Quanto al reclamo, l’innovazione di grande rilievo è data dal nuovo art. 708 comma 4 CPC, come introdotto dall’art. 2 comma 1 della l. n. 54/2006, art. innovato il primo che prevede che contro i provvedimenti presidenziali provvisori ed urgenti nel termine perentorio di 10 giorni dalla notificazione del provvedimento si può proporre reclamo alla corte d’appello, che decide in camera di consiglio; per l’art. 4 comma 2 della predetta legge, la disposizione è applicabile anche al divorzio (come ai provvedimenti adottati nel giudizio di nullità matrimoniale).

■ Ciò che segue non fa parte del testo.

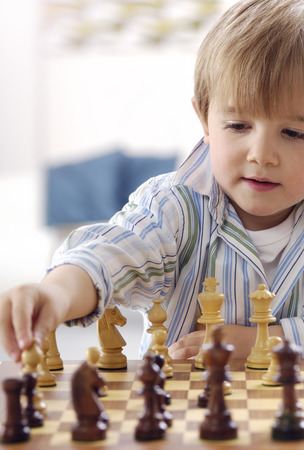 Portrait of little boy playing chess LANG_EVOIMAGES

Si è detto che il legislatore ha così inteso risolvere la dibattuta questione della reclamabilità dei provvedimenti presidenziali, particolarmente avvertita in dottrina ma contrastata dalla giurisprudenza maggioritaria, precludendo quindi definitivamente l’ammissibilità di un reclamo ex art. 669 terdecies dei provvedimenti presidenziali stessi al collegio del tribunale; l’attribuzione della competenza alla corte d’appello sarebbe stata verosimilmente fatta per eliminare ogni questione di imbarazzo o resistenza dei magistrati del tribunale a doversi pronunciare sul provvedimento adottato dal capo dell’ufficio.
Il nuovo reclamo voluto dal legislatore, non dovrebbe essere quello cautelare, non menzionato, ex art. 669 terdecies CPC (che, in particolare, prevede la decorrenza del termine dalla comunicazione e lo fissa in 15 giorni) ma quello camerale ex art. 739 CPC, e ciò anche in sintonia col predetto art. 739, con una presa di posizione quindi di un’impostazione dell’udienza presidenziale in termini di volontaria giurisdizione.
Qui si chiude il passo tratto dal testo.